A final decision on the fate of more than 130 Head Start grants that are up for grabs won’t come before spring, according to a spokesman for the federal agency overseeing the recompetition process.
The 132 agencies that must vie to keep their federal Head Start dollars were expecting an announcement from the U.S. Department of Health and Human Services in December. Those agencies—most of them nonprofit and community-based organizations that have been long-time providers of Head Start services—had to “recompete” to continue receiving their funds, in a reform effort spearheaded to improve the quality of the nearly $8 billion preschool program for poor children.
But now, according to Kenneth J. Wolfe, a spokesman for health and human services, which oversees Head Start, an announcement won’t come until spring.

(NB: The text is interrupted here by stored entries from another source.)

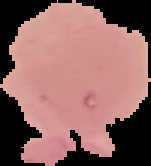
Summary:
  - Malaria status: uninfected
  - Image type: cell region segmented out of the field of view; surrounding area masked to black
  - Preparation: thin blood smear
  - Image size: 151×166 pixelsReport the malaria status of this cell.
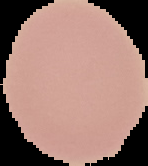

It is uninfected.

image type = segmented cell region with the area outside set to black
preparation = thin blood film
image size = 148×166 pixelsState which cell type is depicted.
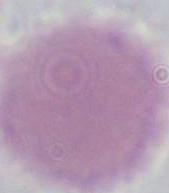

This is an erythrocyte.

Photomicrograph. Captured at 1000x magnification.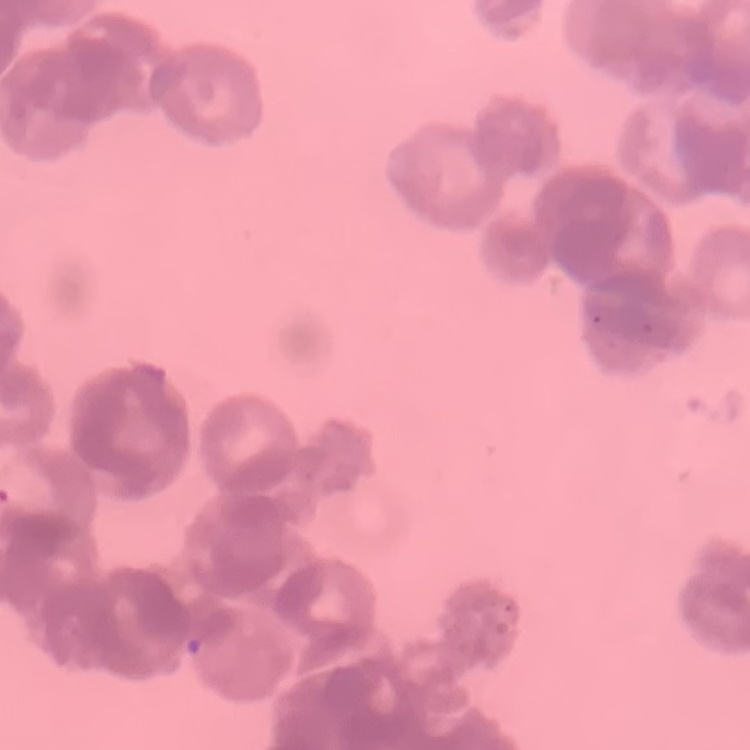

red blood cell morphology = rouleaux formation
image type = square crop of a larger photomicrograph
preparation = thin blood film
stain = Field's or Giemsa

So why the delay? Is it the fiscal cliff? Is the review process—which HHS has been tightlipped about—taking longer than federal officials had planned for?
Wolfe offered no explanation for why the decision has been delayed, and did not provide a more specific time frame for the announcement. The Milwaukee Journal Sentinel first reported the delay in a story that appeared yesterday.
Rick Mockler, the executive director of the California Head Start Association, said he’d always thought the agency’s December timeline was too ambitious, given the enormity of evaluating complicated grant proposals.
But because providers had been led to believe that the decision would be coming before the end of the year, the delay could create some challenges, especially for new grant winners who will have to ramp up programs and recruit and enroll students in time for the 2012-13 school year, he said. Many providers were already worried about trying to make transitions to new programs even with an announcement in December.